Again he fled to the far side of the room. To feel space between them. Nowhere near enough space. Unbearable bursts of electrical energy—a million tiny burns—down his neck, up his back, along his arms, between his legs. This is dangerous, he thought. I’ve been here before, and this is dangerous.
“How out of it?” she said. “Where are you? Come on, man, talk to me.”

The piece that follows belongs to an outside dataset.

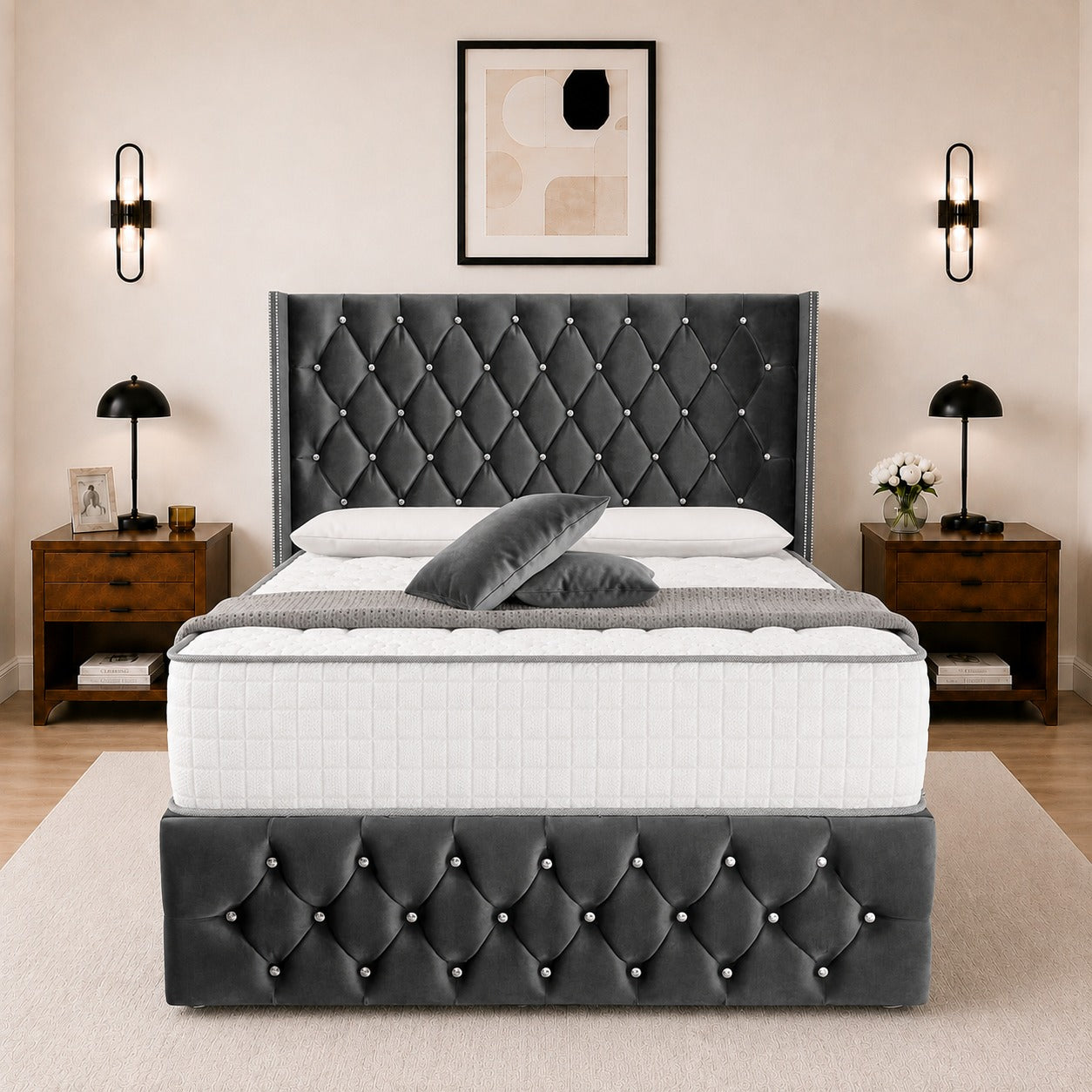 Munich Ottoman Divan Bed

He felt the same luminous— Whatever it was, it felt much the same as when she’d walked into the Weasel office for the first time, but now, while he hadn’t been paying attention, she must have slipped by him on one of the strands, because he met her like someone who’s been for miles, who didn’t have time. Transcribed by his own notes, he felt himself tipped, body over time—
“Say anything,” she told him. “I don’t give a shit what it is. Whatever’s in your head. Anything at all.”
He could have sworn he was seeing her and not his own mind stuff. “I’m glad you don’t wear lipstick,” he said. He saw that surprise her. It had surprised him too.
“Well, nobody does right now, but that’s just . . . OK, it’s too big a symbol for me. Way too heavy for me. Lipstick is my mother, you dig? I could wear a dress before I could wear lipstick. Come on, what else?”
“There’s something really fluid about you . . . alive about you. The way you move . . . even just the way you sit . . . You’re always graceful.”
“Thanks. That’s nice. That’s a nice thing to tell an ex-dancer.”
She stepped toward him; he saw her blur into a mind-feeling-space he might have been able to call “anguish” if he hadn’t known that words were no damned good. It was impossible to separate his feelings from hers; he saw a stutter of incompleted motion rippling out from her, a strobe-light image he was afraid was more mental than real, and he knew that there was only a limited amount of time he could go on doing this. “Do you still love me?” she said.
He answered without hesitation, “Yes. I love you.”
Then he could hardly believe it—although he wanted to believe it. He could see her relief. It made him want to cry. And, with a painful thud like a dislocated joint finding its way home, he was back. He was nowhere else but here. He was right here.
“That’s good,” she said. “I’m glad. I was afraid you’d stop.”
“No, I didn’t stop. Were you really afraid?”
“Yes, I really was afraid. Fuck you, man, I have feelings. I throw up words around myself like . . . you know, to protect myself. But I have feelings. Like strong feelings. Pack up your shit, man, we’re getting out of here. This place is weird.”